ASSIGNED TASK A:
Update the passage on community organizations: give the stretch from "A Minneapolis-based organization, Reclaim" through "and Indigenous communities." again, with "donations" changed to "contributions".
ASSIGNED TASK B:
Go on with the passage on community organizations, starting after its final sentence.

A Minneapolis-based organization, Reclaim the Block works to reallocate city money away from police and instead toward community-led health and safety initiatives. They have assembled an extensive digital toolkit to help communities in all cities and states advocate for divestiture from police. You can support them via donations or by signing their petition encouraging the Minneapolis City Council to redirect police department funding toward resources for Black and Indigenous communities.
18. Soil Generation
Based in Philadelphia, Soil Generation is a Black- and Brown-led coalition with a vision for “a people’s agroecology”—a combination of environmental and food justice with a focus on community self-representation, anti-racism training, education, and advocacy. Soil Generation has successfully worked with the city council to amend a bill that would have put urban gardens at risk and continues to actively campaign for rights to vacant lots.

MATERIAL PROVIDED:
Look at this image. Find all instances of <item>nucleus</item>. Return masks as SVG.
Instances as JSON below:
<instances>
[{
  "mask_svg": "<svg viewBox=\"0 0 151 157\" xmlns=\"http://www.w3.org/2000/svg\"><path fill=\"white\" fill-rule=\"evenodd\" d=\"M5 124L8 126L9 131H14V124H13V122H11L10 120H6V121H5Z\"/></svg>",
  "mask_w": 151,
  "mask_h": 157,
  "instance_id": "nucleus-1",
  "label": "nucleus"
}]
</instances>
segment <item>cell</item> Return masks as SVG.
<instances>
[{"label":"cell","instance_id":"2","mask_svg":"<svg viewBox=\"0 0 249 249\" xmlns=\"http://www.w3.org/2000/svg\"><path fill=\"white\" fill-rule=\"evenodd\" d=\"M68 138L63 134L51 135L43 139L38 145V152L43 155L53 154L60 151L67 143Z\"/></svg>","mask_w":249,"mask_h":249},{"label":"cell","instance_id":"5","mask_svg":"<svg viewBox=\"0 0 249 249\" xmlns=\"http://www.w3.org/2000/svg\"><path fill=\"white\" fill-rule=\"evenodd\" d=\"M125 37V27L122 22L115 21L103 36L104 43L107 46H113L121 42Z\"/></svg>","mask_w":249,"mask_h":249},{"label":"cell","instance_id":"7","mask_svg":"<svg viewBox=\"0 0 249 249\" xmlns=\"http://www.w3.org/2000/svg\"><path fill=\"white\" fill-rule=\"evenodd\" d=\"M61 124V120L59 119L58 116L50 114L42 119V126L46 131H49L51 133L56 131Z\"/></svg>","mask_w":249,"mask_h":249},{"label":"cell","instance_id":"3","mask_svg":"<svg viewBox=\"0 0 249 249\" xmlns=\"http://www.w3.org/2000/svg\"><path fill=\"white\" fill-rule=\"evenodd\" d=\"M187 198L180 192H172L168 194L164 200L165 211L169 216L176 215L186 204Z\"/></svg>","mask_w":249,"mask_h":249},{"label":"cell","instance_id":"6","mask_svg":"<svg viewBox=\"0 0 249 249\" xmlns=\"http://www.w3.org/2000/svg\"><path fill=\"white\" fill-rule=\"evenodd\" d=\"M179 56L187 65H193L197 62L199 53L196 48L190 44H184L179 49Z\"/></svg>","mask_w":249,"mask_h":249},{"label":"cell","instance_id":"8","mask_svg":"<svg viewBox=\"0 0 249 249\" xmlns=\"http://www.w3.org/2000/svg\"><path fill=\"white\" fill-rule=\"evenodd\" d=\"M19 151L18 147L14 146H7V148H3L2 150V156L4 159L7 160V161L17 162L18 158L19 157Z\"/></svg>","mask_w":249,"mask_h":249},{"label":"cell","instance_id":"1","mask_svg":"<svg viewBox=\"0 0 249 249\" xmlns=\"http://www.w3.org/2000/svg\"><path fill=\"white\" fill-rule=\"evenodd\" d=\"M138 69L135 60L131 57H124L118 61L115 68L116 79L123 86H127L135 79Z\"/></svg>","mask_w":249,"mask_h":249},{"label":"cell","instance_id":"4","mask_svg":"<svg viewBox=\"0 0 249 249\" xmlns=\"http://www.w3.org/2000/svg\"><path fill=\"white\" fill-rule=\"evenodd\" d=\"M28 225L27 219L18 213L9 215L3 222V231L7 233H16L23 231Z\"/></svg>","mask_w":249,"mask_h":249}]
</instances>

TASK ANSWER A:
A Minneapolis-based organization, Reclaim the Block works to reallocate city money away from police and instead toward community-led health and safety initiatives. They have assembled an extensive digital toolkit to help communities in all cities and states advocate for divestiture from police. You can support them via contributions or by signing their petition encouraging the Minneapolis City Council to redirect police department funding toward resources for Black and Indigenous communities.

TASK ANSWER B:
19. Tanya Fields of the Black Feminist Project
As founder and executive director of The Black Feminist Project, Tanya Fields is a food justice activist and educator. Fields started the Libertad Urban Farm, an organic urban garden in the Bronx, as an effort to address the lack of nutritious food and food education accessible to low-income people, specifically underserved women of color. Additionally, Fields works closely with The Hunts Point Farm Share, connecting city residents to high-quality local produce through community-supported agriculture. Today, the Black Feminist Project uses food and reproductive justice programming to explores the intersections of race, class, gender, and respectability politics and works to empower people to become leaders.
Based in Phoenix, Arizona, the TigerMountain Foundation builds community gardens, teaches job skills and workforce development programs, and runs neighborhood revitalization programs with people of all ethnicities and generations. Many of the TigerMountain Foundation staff, including CEO Darren Chapman, were formerly incarcerated, and the foundation works closely with people in the parole/justice system. Although the foundation receives grant funding, their goal is to become more financially self-sufficient through their agricultural landscaping and farmers market programs.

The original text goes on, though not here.